Lə giovanissimə e lə adolescenti sono scesə in piazza molto numerosə, e la loro presenza sembra suggerire un passaggio di testimone tra generazioni, in cui la lotta  rifiorisce e prende forme nuove. Francesca, diciotto anni, lo racconta così: «Sono stanca di sentirmi inferiore anche se so di non esserlo. Scendo in piazza per tutte le donne, per le mie amiche, mia madre, mia nonna, e anche per la mia bisnonna e la mia prozia che non ci sono più, perché mi hanno ispirata e mi hanno fatto diventare la persona che sono oggi». Alma e Max sono in terza media ma molto convinte delle loro ragioni: «In Italia e anche nelle altre parti del mondo, le donne vengono sottovalutate, vengono uccise, stuprate, violentate – afferma Max – e molte persone poi se la cavano, anzi spesso danno la colpa alle donne. Questa cosa fa schifo». E Alma aggiunge: «Non importa se sei una donna o un uomo, in questi casi bisogna mostrare che vogliamo cambiare le cose».

 

Foto di Renato Ferrantini

 

Ci sono tanti uomini e ragazzi in piazza, alcuni indossano il pañuelo, come Fabrizio, per il quale partecipare a questa manifestazione «è parte di un percorso molto importante, un processo che mi ha portato a rendermi conto della mia posizione di privilegio, e anche solo essere qui penso sia importante, anche se sono solo dei piccoli passi». C’è Valerio che porta un cartello con scritto “el violador eres tu”, che spiega «non importa quale sia il tuo sesso, dobbiamo combattere tutti questo sistema violento». 
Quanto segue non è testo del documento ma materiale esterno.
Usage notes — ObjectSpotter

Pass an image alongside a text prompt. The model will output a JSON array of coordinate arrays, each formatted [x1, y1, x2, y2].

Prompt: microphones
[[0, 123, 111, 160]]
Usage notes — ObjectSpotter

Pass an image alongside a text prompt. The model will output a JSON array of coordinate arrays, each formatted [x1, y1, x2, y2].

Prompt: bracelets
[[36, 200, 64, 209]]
Nel frattempo dal camion continuano tanti interventi, e sono tante le donne che decidono di raccontare i propri vissuti difficili. Come Miriam, con le braccia incrociate a quelle delle  sue amiche e compagne di Black Lives Matter, che racconta gli abusi subiti da bambina in famiglia: «i marchi che lui mi lasciava sul corpo, li nascondevo bene, ma nessuno li voleva vedere. Era colpa mia». Una donna, che è di fronte lo striscione steso a terra, sentendo questa storia, non trattiene le lacrime, e si asciuga gli occhi spostando la mascherina. «Non sapevo cosa fare, ero piccola… Le donne non valgono niente. Soprattutto se non sei bianca e ricca, sei senza voce». Ci si guarda negli occhi, e le parole di Miriam, risuonano forti nella piazza. 

 

Foto di Renato Ferrantini

 

E poi arrivano le murghe, con i loro vestiti colorati verdi e gialli, brillantini e frange, hanno tradotto la “cancion sin medio”, che in questi giorni è girata nelle chat di telegram, e sui canali social di Non Una di Meno. In tante conoscono le parole, altre la leggono dal cellulare o dal volantino distribuito, e solo per questo momento si sta un po’ più strette nella piazza. «Cantiamo con forza, chiediamo giustizia. Gridiamo per quellə che più non ci sono. Se toccano una rispondiamo tuttə. Che suoni più alto “non una di meno”». Ed è la musica che unisce la piazza, anche se per un breve momento, perché purtroppo non si può stare insieme per molto. 

Mentre andiamo via, passa una mamma che chiede alla figlia piccola di darle la mano per passare tra la gente. Come tutte le donne che sono in questa piazza: anche loro, in un legame di sorellanza, si danno la mano per attraversare questa società violenta e patriarcale.